The marginal cost is given by the derivative of the cost function with respect to qB, which is 2(qA + qB). The marginal revenue is equal to the inverse demand.
Setting marginal cost equal to marginal revenue:
2(qA + qB) = 1000 − qB
Simplifying the equation, we get:
2qA + 3qB = 1000
We now have a system of two equations:
3qA + 2qB = 1000
2qA + 3qB = 1000
Solving this system of equations will give us the values of qA and qB, which represent the quantity produced by the monopolist in each market.
By solving the system of equations, we find that qA = 400 and qB = 200.
Therefore, in equilibrium, the monopolist will produce a total quantity of 400 units in market A and 200 units in market B.
To find the total amount produced by the monopolist in equilibrium, we need to determine the profit-maximizing output levels in each market given the constraints imposed by the respective governments.
Let's start by considering market A, where the government requires the monopolist to sell exactly 250 units. We need to find the profit-maximizing output level in market B, taking into account the constraint in market A.
To maximize profit, a monopolist sets marginal revenue equal to marginal cost. Let's calculate the marginal revenue in market B:
The inverse demand in market B is given by 1000 - qB. Since the monopolist is a price setter, the marginal revenue (MRB) will be less than the inverse demand.
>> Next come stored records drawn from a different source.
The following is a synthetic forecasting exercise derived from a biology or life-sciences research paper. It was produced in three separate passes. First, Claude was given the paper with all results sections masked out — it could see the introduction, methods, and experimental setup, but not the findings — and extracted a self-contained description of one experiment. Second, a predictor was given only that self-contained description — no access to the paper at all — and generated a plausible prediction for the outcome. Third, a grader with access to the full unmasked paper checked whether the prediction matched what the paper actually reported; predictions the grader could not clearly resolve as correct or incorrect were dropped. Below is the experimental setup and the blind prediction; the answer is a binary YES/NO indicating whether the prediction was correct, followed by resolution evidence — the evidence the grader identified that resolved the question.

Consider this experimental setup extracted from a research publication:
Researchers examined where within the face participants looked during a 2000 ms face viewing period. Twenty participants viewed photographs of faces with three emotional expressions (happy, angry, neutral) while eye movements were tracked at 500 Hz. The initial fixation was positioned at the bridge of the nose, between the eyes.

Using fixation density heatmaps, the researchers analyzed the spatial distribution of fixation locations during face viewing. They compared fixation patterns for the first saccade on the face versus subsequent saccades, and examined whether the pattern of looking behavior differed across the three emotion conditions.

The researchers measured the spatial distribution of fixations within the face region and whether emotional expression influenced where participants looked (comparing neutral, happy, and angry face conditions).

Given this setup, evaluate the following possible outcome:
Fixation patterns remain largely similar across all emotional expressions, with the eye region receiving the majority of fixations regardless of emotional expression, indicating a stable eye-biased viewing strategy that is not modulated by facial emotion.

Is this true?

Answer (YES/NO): YES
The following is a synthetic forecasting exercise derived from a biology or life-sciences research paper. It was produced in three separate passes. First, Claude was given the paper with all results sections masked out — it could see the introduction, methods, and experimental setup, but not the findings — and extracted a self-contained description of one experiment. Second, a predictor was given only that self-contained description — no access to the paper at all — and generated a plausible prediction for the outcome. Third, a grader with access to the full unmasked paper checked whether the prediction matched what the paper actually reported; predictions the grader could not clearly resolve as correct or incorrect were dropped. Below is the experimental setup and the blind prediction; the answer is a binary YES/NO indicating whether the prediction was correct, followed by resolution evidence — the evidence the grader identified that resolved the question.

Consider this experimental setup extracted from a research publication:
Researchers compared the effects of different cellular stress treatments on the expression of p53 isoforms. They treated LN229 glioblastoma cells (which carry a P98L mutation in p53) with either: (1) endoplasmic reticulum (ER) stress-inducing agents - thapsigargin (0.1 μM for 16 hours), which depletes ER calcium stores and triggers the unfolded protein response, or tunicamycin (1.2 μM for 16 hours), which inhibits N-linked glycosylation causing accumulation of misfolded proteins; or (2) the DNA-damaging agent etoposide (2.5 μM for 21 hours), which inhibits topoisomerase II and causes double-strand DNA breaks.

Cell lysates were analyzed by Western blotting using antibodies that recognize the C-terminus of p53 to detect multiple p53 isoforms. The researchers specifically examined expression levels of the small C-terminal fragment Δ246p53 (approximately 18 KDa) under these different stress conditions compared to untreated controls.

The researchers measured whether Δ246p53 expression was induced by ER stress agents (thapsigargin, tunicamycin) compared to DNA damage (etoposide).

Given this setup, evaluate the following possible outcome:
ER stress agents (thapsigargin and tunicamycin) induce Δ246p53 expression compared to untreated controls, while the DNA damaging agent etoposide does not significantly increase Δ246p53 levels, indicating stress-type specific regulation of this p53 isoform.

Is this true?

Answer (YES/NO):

We can find MRB by differentiating the inverse demand function with respect to qB:
MRB = d(1000 - qB) / dqB
MRB = -1
Now let's calculate the marginal cost (MC):
The cost function for the monopolist is given by (qA + qB)^2. We can find the marginal cost (MCB) by differentiating the cost function with respect to qB:
MCB = d((qA + qB)^2) / dqB
MCB = 2(qA + qB)
Since the monopolist wants to maximize profit, MRB should equal MCB:
-1 = 2(qA + qB)
Now we can solve for the value of qB:
-1 = 2(250 + qB)
-1 = 500 + 2qB
2qB = -501
qB = -250.5
It is important to note that negative quantities make no economic sense. Hence, we cannot produce a negative amount of goods. In this case, the value of qB is infeasible.
Therefore, there is no feasible profit-maximizing output level for market B. Hence, the monopolist will not produce any goods for market B.
As a result, the total amount produced in equilibrium by the monopolist is 250 units, which is the amount required by the government for market A.